▸ **DOCUMENT SECTION**
>>

Ask HN: PHP coders, what's preventing you from changing language? - babarock

The flavor <i>du jour</i> today on HN come from a couple of articles describing the difficulties programmers have moving away from PHP, despite admitting that the language is somewhat broken.<p>I want to ask PHP devs on HN:<p>- have you considered moving away from PHP?
 - do you know any other language?
 - did you ever attempt writing a non-trivial app in something else than PHP?
 - what should be done to help you move more easily, if only by curiosity to see something else?
======
lhorie
From my experience, some things that tend to trip people up in transition
attempts:

\- choice paralysis - With Python, you must first decide whether you want to
invest in Django or Flask (or whatever). Then you get to decide whether to
invest in Mako or Jinja (or whatever). etc, etc. W/ Ruby, you have Rails vs
Sinatra. ERB, Haml, etc etc. In that sense, PHP is realistically more
"convention-over-configuration" than the competition (whether MySQL for data
persistence and raw HTML in templates are good defaults is a whole separate
discussion)

\- poor interop w/ real world - good luck convincing a client to sign up for
Node.js hosting. Or explaining that it doesn't come w/ wordpress (or phpbb or
squirrelmail or pretty much anything not-so-sexy-to-develop-these-days-but-
widely-used-by-non-techies.)

\- no measurable benefit - most levels of abstraction have comparable
complexity in all languages, i.e. using ERB or raw PHP (or Jinja, or mustache,
or whatever) generally take the same time and the same effort to
write/maintain - code debts come from other factors (e.g. team member
inexperience). In addition, most levels of abstraction quickly get cross-
ported between projects.

------
will_work4tears
I'd move away in a heartbeat. I don't HATE PHP, but I do resent being forced
into it. I also hate the CMS's my job makes me use - WordPress and Drupal
mostly, but often some custom stuff pops up.

Reasons I haven't:

1\. I can't relocate again. I did for a job that didn't pan out, and now we
have a home, a newborn son, and his grandparents moving out here (~2000 miles
away). Just not feasible.

2\. I'm up near Seattle and it seems all the Listed jobs are Microsoft
languages, Java or require a lot of experience. I rarely even see a Jr. Level
job and it is 3+ years experience when they show up. I have about 3 years
experience at the moment, with PHP though...

3\. I actually have a CIS degree, which is a B.S but isn't "true CS" as I
didn't go above Calc I in maths. My C exposure was one class in college, and
I'm kinda scared of C++...

4\. Maybe it's impostors syndrome but I don't feel qualified yet to be a
"real" programmer. I'm actually quite happy doing web development. There are
challenges, and my lack of education in algorithms and maths aren't really an
issue at this point.

5\. New son, wife, own a house, all of these really restrict my personal
project time. That and I'm really into weightlifting at this point, and I have
other hobbies, which doesn't help either.

Excuses? Probably, but it isn't that I'm unwilling to move away from PHP, its
that it is just not that convenient.

------
AjJi
"Moving" from a language is a laughable concept for me.

As professionals, we tend to work with many constraints in play, and one of
them, most of the time, is the language. It's not that the client requires me
to use PHP, but not using it will be a hassle for the client afterwards,
mainly, because of hosting and maintenance. Python and Ruby devs are quite
rare where I live, thus, using PHP enables the client to find maintainers
easily down the road.

Technically, I have no problem moving from one language to another (though,
never tried a functional language), and I've done professional work using ruby
in the past.

<<

▸ **WORK TO DO**
Resume the thread on why PHP developers stay with the language, starting right after its final sentence.

▸ **DATASET SECTION**

>>

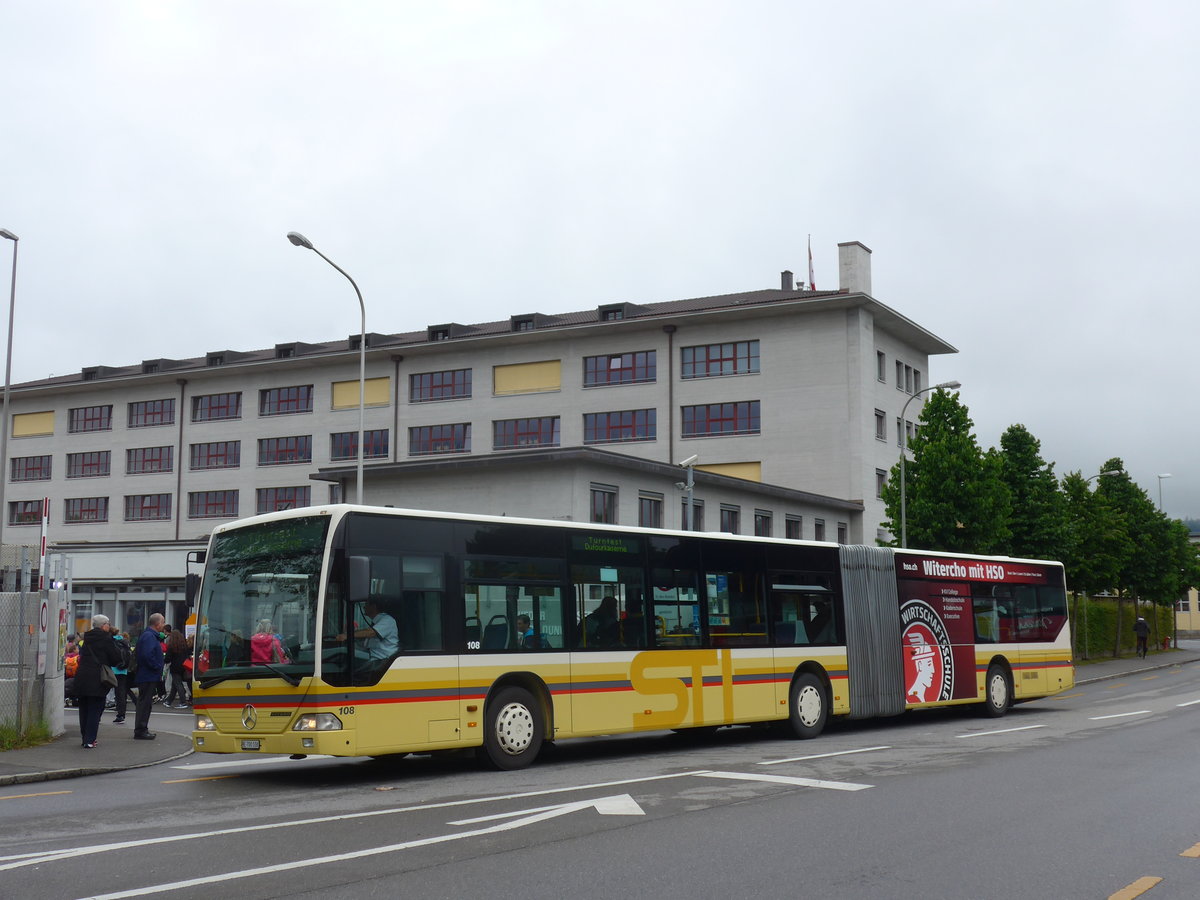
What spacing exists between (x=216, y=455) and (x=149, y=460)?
15.3 feet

<<

▸ **IN RESPONSE**
Frankly, reading HN discussions about PHP, I feel like they're missing the
point, or maybe, it's because I live in a country where PHP is prevalent -
there's a whole market here for PHP devs, I've been doing contract work for
almost 3years now using XHTML/CSS/JS/PHP stack exclusively, most of the time
with a framework, or even a CMS.

------
asher_
I think this question assumes a premise that many of the people that use PHP
would not agree with. For that reason, the responses you get may be biased.

I am a part time developer that uses PHP, and there are a number of reasons I
haven't moved off it for back end work. The first is that although it seems to
be the target of dislike from those working on the bleeding edge, it is as
popular as it is for good reasons. It has flaws, sure, but it is loads better
than it was a few years ago, and it will continue to improve.

There are usually two ways that people change something. The first is being
'pushed' - something being so bad you seek out a replacement, the second being
'pulled' - seeing something so compelling in another product you have to
switch. PHP isn't something that will push you away from it, I believe those
switching are being pulled to other languages because of whatever nifty
features they provide. In cases where you are working in established
development environments on established projects, the switching costs are
rarely justified for the marginal improvements.

I use PHP because it does everything I want it to, and its what I know.
Familiarity has a huge advantage and to sacrifice short term productivity for
possible long term gain is something that is easy to put off. Another thing
that I love about PHP is its ubiquity and how easy it is to get in to start
writing with it.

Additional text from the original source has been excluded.